**Yapılacak İşler:**
1 – İçtihat metnine göre davacı, 5 nolu depoyu davalıya hangi amaçla temlik ettiğini ileri sürmüştür?
2 – İçtihat metnini son cümlesinden sonrasını yazarak sürdürün.

**Belge Alıntısı:**
"İçtihat Metni"
MAHKEMESİ :Asliye Hukuk Mahkemesi
SAYISI : 2022/281 E., 2023/171 K.
HÜKÜM/KARAR : Ret
Taraflar arasında görülen tapu iptali ve tescil davasında verilen karar hakkında yapılan temyiz incelemesi sonucunda, Dairece kararın bozulmasına karar verilmiştir.
Mahkemece, bozmaya uyularak yeniden yapılan yargılama sonucunda; davanın reddine karar verilmiştir.
Mahkeme kararı, davacı vekili tarafından temyiz edilmekle; kesinlik, süre, temyiz şartı ve diğer usul eksiklikleri yönünden yapılan ön inceleme sonucunda, temyiz dilekçesinin kabulüne karar verildikten ve Tetkik Hâkimi tarafından hazırlanan rapor dinlendikten sonra dosyadaki belgeler incelenip gereği düşünüldü:
I. DAVA
Davacı; 52 parsel sayılı taşınmazdaki 5 nolu depoyu kredi temin edebilmesi amacıyla dava dışı kız kardeşi ...’nin damadının babası olan davalı ...’a satış suretiyle ancak bedelsiz temlik ettiğini, davalının da taşınmazı diğer davalı ...’ye devrettiğini, davalıların kötüniyetli olduklarını, taşınmazın kiralarını hala kendisinin aldığını ileri sürerek tapu kaydının iptali ile adına tescilini, mümkün olmazsa taşınmazın bugünkü değerinin yasal faiziyle tahsilini istemiş, bilahare davacı vekili, HMK'nın 125 inci maddesi gereğince dava konusu taşınmazı devralan Vakıflar Bankası'na karşı davaya devam etmek istediklerini bildirmiştir.

**Veri İçeriği:**
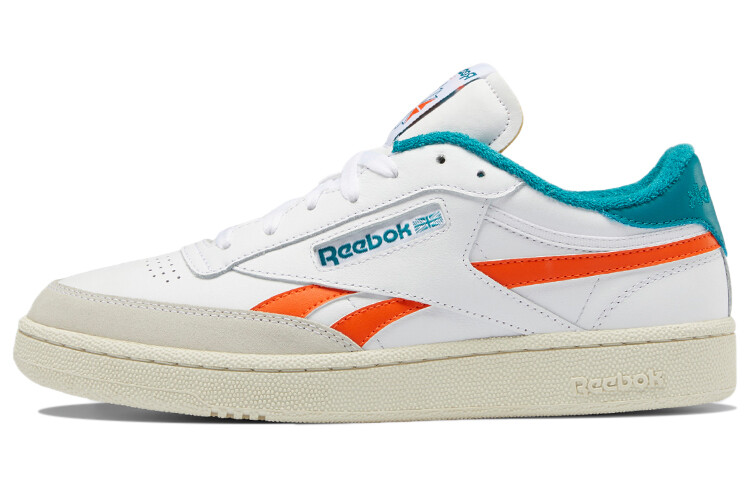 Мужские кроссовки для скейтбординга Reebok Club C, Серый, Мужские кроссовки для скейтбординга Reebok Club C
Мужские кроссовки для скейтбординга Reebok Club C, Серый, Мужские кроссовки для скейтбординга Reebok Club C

**Yazılı Yanıtlarınız:**
1 – Kredi temin edebilmek amacıyla.

2 –
II. CEVAP
1. Davalı ...; iddianın doğru olmadığını, taşınmazı bedelini ödeyerek satın aldığını belirterek davanın reddini savunmuş, yargılama sırasında ölümü üzerine mirasçıları davaya dahil edilmişlerdir.
2. Davalı ..., taşınmazı bedelini ödeyerek iyiniyetle satın aldığını belirterek davanın reddini savunmuştur.
3. Davalı ... vekili, banka tarafından verilen kredinin teminatı olarak dava konusu taşınmaz üzerine banka lehine ipotek tesis edildiğini, kredinin ödenmemesi nedeniyle dava tarihinden önce takibin başlatıldığını, cebri satış sonucu dava konusu taşınmazın bankaya geçtiğini, davalı bankanın taraflar arasındaki ilişkiyi bilebilecek durumda olmadığını, iyiniyetli olduğunu belirterek davanın reddini savunmuştur.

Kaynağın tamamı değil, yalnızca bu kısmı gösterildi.